Taiwanese politician (1954/1955–2026)

Lee Yi-ting (李乙廷 (Lǐ Yǐtíng); 1954 or 1955 – 20 February 2026) was a Taiwanese politician.

==Early life and education==
Lee was raised in Houlong and attended National Taichung University of Science and Technology.

==Political career==
Lee led several local agricultural organizations and worked for the Houlong Township Office before seeking election to the Legislative Yuan.

Both Lee and fellow Kuomintang member Kang Shih-ju planned to run in the January 2008 legislative elections, and the party chose to back Lee. He was elected to the Legislative Yuan in January 2008, defeating Democratic Progressive Party incumbent Tu Wen-ching. A few weeks after the election, the Miaoli District Prosecutors Office charged Lee with vote buying. The Taichung bench of the Taiwan High Court upheld the ruling of the Miaoli District Court in December, annulling Lee's electoral victory.
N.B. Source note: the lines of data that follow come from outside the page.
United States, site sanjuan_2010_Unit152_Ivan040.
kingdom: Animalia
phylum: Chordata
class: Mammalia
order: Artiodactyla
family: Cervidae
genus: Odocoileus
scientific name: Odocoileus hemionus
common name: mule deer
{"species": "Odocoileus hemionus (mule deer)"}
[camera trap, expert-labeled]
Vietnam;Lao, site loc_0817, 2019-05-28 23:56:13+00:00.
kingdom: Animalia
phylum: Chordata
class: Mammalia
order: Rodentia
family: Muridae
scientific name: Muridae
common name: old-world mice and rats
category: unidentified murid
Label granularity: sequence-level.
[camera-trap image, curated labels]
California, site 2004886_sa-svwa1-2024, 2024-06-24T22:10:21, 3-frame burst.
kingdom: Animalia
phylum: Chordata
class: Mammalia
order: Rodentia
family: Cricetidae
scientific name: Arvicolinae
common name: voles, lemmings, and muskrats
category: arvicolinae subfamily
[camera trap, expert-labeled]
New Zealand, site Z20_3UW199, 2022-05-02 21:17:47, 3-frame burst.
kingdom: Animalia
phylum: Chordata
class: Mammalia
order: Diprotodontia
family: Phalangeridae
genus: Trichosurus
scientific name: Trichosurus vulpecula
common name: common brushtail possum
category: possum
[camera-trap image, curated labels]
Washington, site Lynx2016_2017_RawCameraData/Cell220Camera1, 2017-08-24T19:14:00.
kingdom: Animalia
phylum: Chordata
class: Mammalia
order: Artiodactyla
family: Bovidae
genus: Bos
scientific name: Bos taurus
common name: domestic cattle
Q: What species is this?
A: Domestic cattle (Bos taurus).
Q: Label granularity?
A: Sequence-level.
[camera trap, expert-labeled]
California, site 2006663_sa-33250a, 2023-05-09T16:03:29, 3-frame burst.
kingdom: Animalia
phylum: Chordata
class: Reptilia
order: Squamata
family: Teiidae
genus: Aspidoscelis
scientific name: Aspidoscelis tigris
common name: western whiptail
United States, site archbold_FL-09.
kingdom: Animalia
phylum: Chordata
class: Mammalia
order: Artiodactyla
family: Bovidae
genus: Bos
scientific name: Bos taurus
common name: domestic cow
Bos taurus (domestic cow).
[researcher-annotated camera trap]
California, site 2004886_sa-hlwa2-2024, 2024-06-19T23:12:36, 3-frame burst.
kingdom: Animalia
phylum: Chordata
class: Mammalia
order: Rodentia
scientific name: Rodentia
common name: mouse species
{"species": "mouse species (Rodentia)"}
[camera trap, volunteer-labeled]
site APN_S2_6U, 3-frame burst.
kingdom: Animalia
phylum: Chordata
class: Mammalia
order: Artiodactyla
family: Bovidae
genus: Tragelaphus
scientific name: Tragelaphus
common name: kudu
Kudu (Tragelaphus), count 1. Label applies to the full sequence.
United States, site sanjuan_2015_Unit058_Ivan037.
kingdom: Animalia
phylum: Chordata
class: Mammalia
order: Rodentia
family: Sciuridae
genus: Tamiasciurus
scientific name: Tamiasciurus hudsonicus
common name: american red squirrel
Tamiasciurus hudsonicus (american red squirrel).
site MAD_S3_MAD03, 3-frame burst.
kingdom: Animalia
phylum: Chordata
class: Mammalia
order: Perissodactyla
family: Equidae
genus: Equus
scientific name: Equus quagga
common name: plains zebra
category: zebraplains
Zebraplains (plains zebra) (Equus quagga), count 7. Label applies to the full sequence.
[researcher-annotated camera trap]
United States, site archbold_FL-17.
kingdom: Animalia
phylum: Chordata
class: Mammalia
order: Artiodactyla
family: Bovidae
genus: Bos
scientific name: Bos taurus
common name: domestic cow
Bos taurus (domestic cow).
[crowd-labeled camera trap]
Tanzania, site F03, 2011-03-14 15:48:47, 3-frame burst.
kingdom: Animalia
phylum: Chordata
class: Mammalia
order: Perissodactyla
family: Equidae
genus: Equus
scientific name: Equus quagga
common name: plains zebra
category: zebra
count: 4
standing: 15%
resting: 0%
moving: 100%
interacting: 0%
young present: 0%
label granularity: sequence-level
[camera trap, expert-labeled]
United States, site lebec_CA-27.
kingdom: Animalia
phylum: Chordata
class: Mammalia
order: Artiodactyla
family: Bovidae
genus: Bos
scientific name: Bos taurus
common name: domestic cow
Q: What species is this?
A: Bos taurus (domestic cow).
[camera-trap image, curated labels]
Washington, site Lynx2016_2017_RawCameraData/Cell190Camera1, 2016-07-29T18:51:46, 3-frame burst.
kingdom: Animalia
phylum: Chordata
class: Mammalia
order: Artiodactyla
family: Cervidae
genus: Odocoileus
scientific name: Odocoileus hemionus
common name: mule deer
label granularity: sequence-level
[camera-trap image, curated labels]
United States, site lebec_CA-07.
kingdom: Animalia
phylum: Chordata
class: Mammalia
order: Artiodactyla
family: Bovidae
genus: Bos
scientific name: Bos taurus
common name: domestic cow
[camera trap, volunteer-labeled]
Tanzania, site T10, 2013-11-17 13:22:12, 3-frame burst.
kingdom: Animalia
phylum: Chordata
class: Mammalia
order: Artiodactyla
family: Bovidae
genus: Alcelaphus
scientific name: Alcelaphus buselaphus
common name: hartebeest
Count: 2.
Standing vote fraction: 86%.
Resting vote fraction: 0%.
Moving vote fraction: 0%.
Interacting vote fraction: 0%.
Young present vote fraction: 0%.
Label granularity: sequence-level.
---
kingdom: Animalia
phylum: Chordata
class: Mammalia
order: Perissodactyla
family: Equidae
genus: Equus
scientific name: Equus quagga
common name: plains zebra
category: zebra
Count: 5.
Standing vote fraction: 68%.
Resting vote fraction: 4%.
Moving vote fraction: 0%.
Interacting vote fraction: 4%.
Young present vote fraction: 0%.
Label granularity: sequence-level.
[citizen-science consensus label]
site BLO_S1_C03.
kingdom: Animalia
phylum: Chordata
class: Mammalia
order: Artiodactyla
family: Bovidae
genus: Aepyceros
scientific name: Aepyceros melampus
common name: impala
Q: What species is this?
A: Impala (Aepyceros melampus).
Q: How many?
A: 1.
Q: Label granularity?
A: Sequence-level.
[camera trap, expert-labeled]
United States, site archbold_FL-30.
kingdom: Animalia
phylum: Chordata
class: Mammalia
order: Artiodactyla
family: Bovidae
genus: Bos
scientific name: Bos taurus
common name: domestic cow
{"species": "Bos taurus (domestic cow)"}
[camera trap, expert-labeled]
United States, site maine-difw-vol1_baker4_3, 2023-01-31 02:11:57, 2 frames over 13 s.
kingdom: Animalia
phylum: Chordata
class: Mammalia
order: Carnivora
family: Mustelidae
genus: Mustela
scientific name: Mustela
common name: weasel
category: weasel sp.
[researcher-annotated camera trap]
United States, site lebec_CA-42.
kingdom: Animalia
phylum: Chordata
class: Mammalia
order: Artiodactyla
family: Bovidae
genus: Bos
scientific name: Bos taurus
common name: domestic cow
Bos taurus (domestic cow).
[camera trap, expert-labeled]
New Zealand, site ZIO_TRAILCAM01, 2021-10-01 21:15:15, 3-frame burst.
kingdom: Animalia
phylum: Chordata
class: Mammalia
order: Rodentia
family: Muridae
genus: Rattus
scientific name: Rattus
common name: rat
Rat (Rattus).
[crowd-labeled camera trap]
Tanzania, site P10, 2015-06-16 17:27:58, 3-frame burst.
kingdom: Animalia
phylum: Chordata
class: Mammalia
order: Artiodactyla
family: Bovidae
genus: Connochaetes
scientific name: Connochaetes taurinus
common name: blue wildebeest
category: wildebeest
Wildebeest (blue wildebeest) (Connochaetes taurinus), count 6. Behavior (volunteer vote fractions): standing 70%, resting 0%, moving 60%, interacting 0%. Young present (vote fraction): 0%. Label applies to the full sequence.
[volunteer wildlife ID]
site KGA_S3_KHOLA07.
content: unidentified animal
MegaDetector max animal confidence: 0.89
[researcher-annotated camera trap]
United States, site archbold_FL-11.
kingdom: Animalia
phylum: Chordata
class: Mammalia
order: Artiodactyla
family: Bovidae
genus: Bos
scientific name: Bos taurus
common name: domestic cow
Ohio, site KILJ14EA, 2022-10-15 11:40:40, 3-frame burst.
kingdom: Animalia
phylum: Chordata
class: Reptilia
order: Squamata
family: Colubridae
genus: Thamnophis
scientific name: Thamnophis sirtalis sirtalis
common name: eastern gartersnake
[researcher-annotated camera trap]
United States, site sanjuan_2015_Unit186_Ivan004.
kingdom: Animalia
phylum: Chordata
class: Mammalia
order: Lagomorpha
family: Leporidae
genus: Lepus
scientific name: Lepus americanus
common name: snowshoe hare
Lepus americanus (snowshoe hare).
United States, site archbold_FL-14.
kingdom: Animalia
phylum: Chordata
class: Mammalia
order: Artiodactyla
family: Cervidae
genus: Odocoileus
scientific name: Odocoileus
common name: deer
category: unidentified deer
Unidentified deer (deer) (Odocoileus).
By-elections were scheduled for 14 March 2009, and the Kuomintang named Lee's wife Chen Luan-ing as its candidate. She lost to Kang Shih-ju, a candidate who had left the KMT to plan an independent campaign.

In 2022, Lee served as acting mayor of Sanwan, succeeding Wen Chih-chiang.

==Death==
Lee died on 20 February 2026, at the age of 71.